Return the lines below verbatim, without the pictures.
- - -
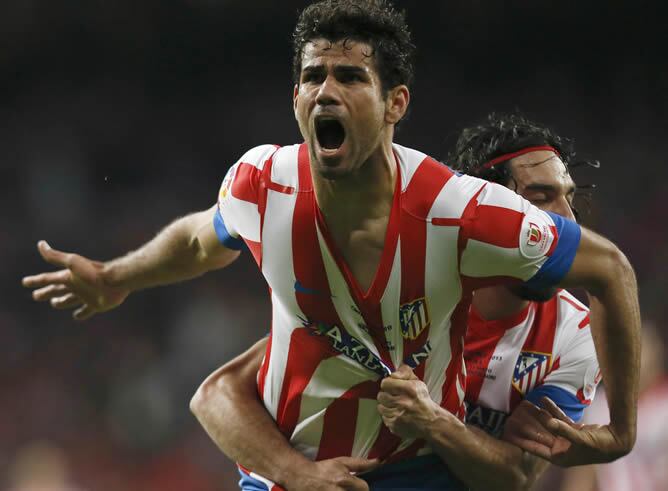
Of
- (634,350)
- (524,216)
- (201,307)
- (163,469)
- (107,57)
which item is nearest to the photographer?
(524,216)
- - -
*Response for this exercise:*
Of
- (634,350)
- (524,216)
- (201,307)
- (163,469)
- (107,57)
which item is nearest to the photographer?
(524,216)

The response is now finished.